#### Exercise objective:
Exactly reproduce the line containing "Is point (377, 142)" together with every line after it, through the end of the entries, and give nothing more.

#### Records provided:
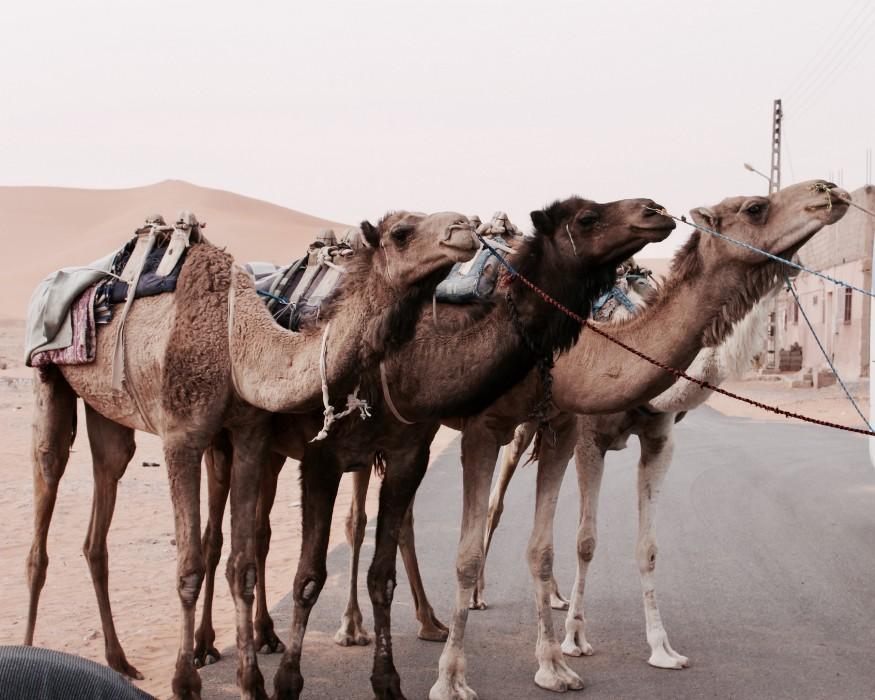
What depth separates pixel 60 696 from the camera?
2.00 meters

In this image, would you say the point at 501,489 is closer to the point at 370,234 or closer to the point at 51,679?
the point at 370,234

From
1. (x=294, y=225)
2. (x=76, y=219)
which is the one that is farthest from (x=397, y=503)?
(x=76, y=219)

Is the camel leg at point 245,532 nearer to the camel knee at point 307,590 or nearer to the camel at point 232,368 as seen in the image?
the camel at point 232,368

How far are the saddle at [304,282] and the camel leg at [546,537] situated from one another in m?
1.58

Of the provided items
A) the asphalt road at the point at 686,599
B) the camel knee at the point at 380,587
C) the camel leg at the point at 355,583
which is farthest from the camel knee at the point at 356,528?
the camel knee at the point at 380,587

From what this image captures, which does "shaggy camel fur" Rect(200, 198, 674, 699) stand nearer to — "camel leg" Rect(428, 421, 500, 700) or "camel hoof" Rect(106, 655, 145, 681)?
"camel leg" Rect(428, 421, 500, 700)

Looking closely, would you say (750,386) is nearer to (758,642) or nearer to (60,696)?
(758,642)

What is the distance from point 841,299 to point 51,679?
32833 millimetres

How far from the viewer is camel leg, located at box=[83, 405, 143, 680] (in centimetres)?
572

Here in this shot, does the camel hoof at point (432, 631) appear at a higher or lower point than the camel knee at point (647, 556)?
lower

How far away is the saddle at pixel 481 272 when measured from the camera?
5.28 metres

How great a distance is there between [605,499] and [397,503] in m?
6.54

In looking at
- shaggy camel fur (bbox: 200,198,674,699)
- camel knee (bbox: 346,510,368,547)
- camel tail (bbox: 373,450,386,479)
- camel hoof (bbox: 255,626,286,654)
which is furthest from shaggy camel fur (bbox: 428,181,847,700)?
camel knee (bbox: 346,510,368,547)

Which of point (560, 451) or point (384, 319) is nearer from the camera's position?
point (384, 319)
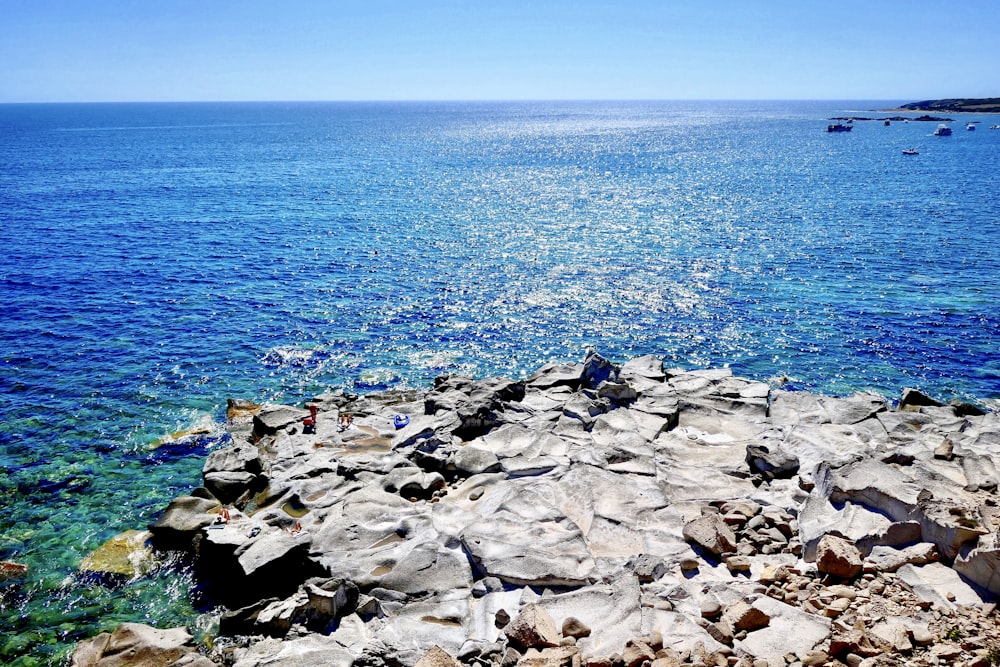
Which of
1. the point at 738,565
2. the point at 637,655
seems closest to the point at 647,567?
the point at 738,565

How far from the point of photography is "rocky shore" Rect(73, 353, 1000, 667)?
14.4 meters

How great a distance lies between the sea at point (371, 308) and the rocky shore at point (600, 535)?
8.44ft

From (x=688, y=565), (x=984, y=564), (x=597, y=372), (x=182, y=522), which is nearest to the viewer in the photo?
(x=984, y=564)

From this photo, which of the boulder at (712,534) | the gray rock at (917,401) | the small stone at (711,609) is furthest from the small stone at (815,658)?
the gray rock at (917,401)

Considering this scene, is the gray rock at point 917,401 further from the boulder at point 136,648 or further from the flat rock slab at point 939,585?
the boulder at point 136,648

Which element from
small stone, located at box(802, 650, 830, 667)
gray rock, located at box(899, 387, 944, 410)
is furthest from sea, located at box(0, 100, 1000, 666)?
small stone, located at box(802, 650, 830, 667)

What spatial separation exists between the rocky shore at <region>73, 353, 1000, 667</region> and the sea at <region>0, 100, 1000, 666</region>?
101 inches

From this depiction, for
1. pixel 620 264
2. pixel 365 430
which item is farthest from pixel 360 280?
pixel 365 430

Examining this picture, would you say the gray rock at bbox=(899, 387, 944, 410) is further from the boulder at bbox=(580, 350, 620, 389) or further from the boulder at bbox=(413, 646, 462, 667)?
the boulder at bbox=(413, 646, 462, 667)

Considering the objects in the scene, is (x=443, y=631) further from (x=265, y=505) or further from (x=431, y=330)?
(x=431, y=330)

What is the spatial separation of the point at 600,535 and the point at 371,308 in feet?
94.1

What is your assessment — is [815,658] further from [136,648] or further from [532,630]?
[136,648]

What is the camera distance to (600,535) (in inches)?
746

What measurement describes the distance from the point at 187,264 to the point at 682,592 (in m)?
50.6
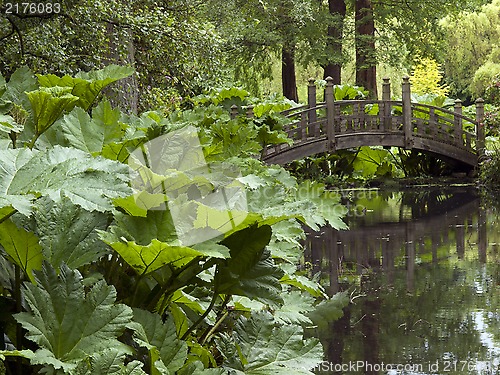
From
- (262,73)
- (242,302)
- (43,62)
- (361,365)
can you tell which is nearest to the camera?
(242,302)

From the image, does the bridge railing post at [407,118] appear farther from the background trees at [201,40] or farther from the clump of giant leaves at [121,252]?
the clump of giant leaves at [121,252]

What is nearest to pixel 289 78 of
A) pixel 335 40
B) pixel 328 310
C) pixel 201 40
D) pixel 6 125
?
pixel 335 40

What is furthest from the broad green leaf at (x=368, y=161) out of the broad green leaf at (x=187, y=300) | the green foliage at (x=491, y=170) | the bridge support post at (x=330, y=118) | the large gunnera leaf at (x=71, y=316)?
the large gunnera leaf at (x=71, y=316)

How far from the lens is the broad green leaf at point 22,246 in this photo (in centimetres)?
109

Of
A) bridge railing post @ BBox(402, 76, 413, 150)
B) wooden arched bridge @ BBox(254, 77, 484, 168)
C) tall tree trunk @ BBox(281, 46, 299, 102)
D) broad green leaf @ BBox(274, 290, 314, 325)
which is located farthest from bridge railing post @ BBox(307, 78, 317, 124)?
broad green leaf @ BBox(274, 290, 314, 325)

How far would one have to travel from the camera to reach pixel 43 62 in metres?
6.17

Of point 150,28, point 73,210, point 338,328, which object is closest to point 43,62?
point 150,28

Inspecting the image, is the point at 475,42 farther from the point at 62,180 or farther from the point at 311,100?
the point at 62,180

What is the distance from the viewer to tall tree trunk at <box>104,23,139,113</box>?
21.9 ft

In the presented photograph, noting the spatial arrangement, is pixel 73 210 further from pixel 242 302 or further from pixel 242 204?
pixel 242 302

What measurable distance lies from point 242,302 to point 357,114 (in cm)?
1284

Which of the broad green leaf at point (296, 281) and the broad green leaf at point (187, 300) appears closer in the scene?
the broad green leaf at point (187, 300)

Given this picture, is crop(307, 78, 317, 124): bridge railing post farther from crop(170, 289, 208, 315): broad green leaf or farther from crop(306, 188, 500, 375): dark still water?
crop(170, 289, 208, 315): broad green leaf

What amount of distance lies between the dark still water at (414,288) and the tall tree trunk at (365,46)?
7011 mm
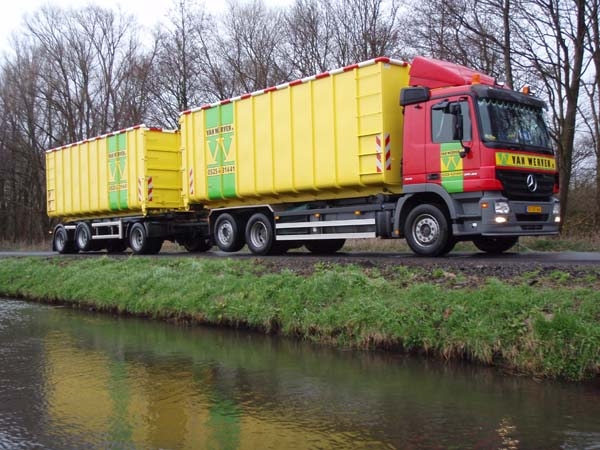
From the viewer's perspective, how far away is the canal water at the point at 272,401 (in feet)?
14.3

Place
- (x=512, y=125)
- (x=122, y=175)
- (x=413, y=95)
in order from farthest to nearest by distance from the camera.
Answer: (x=122, y=175) < (x=413, y=95) < (x=512, y=125)

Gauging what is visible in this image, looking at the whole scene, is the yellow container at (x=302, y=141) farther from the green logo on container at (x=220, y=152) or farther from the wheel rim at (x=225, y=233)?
the wheel rim at (x=225, y=233)

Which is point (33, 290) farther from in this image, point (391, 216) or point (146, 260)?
point (391, 216)

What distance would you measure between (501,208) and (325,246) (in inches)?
223

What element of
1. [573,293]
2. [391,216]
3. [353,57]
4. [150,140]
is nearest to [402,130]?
[391,216]

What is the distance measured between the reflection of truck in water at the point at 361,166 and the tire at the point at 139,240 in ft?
0.32

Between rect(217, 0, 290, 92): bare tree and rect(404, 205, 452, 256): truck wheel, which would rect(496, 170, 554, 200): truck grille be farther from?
rect(217, 0, 290, 92): bare tree

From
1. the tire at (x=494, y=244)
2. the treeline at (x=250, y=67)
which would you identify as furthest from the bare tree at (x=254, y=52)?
the tire at (x=494, y=244)

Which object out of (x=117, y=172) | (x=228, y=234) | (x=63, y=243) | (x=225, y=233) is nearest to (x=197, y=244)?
(x=117, y=172)

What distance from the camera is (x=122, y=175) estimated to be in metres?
18.5

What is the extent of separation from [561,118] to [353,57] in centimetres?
1025

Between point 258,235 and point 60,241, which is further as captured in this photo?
point 60,241

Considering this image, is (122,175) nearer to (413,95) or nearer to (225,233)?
(225,233)

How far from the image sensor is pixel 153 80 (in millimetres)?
35719
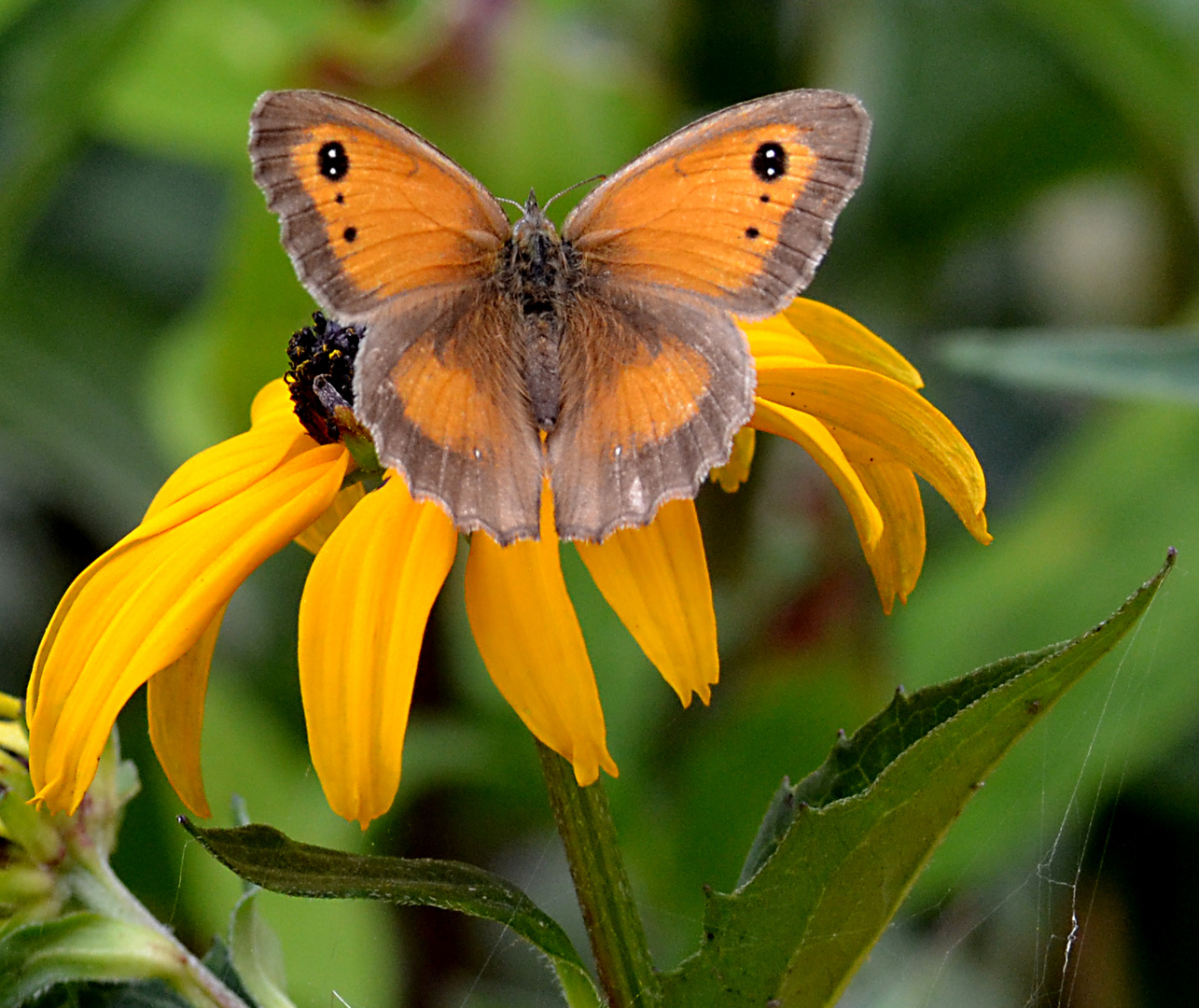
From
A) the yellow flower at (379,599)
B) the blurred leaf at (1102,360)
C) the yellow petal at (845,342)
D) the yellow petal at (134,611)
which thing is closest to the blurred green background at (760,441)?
the blurred leaf at (1102,360)

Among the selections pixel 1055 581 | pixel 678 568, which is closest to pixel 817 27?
pixel 1055 581

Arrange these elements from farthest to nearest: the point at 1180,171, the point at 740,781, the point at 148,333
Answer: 1. the point at 148,333
2. the point at 1180,171
3. the point at 740,781

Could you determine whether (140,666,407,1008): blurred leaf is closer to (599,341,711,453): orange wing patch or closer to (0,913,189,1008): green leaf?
(0,913,189,1008): green leaf

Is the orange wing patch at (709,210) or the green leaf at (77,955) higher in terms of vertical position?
the orange wing patch at (709,210)

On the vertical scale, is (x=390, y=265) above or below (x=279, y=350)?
below

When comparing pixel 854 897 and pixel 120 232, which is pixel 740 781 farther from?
pixel 120 232

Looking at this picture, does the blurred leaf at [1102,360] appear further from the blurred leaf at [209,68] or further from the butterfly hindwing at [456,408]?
the blurred leaf at [209,68]

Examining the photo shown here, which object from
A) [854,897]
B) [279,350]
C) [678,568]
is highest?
[279,350]

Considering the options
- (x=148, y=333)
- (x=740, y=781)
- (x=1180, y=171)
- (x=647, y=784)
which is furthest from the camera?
(x=148, y=333)
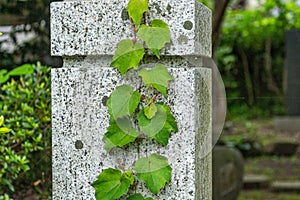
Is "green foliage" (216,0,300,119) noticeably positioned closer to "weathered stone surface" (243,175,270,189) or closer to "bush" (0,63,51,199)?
"weathered stone surface" (243,175,270,189)

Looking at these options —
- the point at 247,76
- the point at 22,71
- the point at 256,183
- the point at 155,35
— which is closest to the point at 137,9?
the point at 155,35

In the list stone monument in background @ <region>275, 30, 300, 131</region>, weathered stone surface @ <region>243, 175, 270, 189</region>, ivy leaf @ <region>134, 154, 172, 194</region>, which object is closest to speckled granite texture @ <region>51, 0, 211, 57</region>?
ivy leaf @ <region>134, 154, 172, 194</region>

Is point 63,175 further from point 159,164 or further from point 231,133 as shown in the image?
point 231,133

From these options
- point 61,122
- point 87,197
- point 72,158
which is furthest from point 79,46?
point 87,197

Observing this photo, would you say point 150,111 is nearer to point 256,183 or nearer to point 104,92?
point 104,92

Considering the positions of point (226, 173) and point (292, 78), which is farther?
point (292, 78)
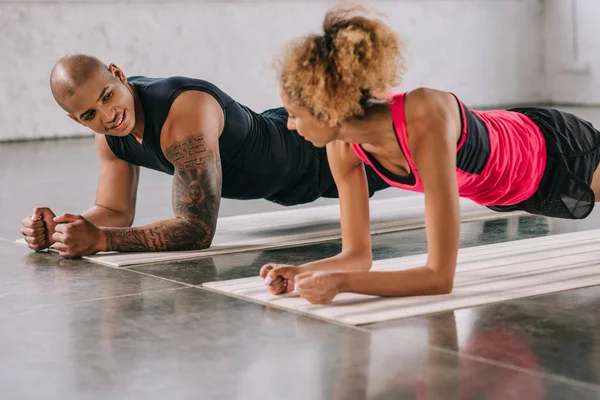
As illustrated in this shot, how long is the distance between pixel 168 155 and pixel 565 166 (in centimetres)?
123

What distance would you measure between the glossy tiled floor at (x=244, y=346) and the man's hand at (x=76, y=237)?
129 mm

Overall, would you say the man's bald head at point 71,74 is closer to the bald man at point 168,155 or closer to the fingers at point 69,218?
the bald man at point 168,155

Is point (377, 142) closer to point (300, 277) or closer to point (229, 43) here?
point (300, 277)

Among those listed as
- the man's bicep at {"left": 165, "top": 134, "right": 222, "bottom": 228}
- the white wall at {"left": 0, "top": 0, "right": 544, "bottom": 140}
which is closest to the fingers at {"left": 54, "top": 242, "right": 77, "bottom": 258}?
the man's bicep at {"left": 165, "top": 134, "right": 222, "bottom": 228}

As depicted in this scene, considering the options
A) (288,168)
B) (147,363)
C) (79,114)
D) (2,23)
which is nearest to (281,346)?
(147,363)

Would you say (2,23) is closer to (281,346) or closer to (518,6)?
(518,6)

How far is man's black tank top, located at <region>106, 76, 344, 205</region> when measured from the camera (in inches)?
138

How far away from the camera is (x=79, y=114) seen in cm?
333

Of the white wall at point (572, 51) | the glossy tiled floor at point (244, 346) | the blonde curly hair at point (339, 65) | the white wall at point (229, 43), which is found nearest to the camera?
the glossy tiled floor at point (244, 346)

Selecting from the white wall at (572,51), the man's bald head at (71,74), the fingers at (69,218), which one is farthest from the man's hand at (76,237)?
the white wall at (572,51)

#### The solution:
Is point (377, 142) closer to point (300, 277) or closer to point (229, 43) here?
point (300, 277)

Among those listed as
- the man's bicep at {"left": 165, "top": 134, "right": 222, "bottom": 228}
- the white wall at {"left": 0, "top": 0, "right": 544, "bottom": 140}
which is closest to the fingers at {"left": 54, "top": 242, "right": 77, "bottom": 258}?
the man's bicep at {"left": 165, "top": 134, "right": 222, "bottom": 228}

As depicted in this scene, considering the options
A) (288,168)
B) (147,363)
C) (79,114)
D) (2,23)
which is nearest to (281,346)?
(147,363)

Would you say (2,23) is closer to (281,346) or closer to (518,6)?
(518,6)

How far is man's black tank top, located at <region>106, 76, 344, 205</region> when measured from the camera (in inches)?
138

How far away from the camera is (x=79, y=114) seen in cm?
333

Of the white wall at point (572, 51) | the glossy tiled floor at point (244, 346) | the blonde curly hair at point (339, 65) | the white wall at point (229, 43), which is found nearest to the camera?
the glossy tiled floor at point (244, 346)

Selecting from the white wall at (572,51), the man's bald head at (71,74), the fingers at (69,218), which one is farthest from the man's hand at (76,237)?
the white wall at (572,51)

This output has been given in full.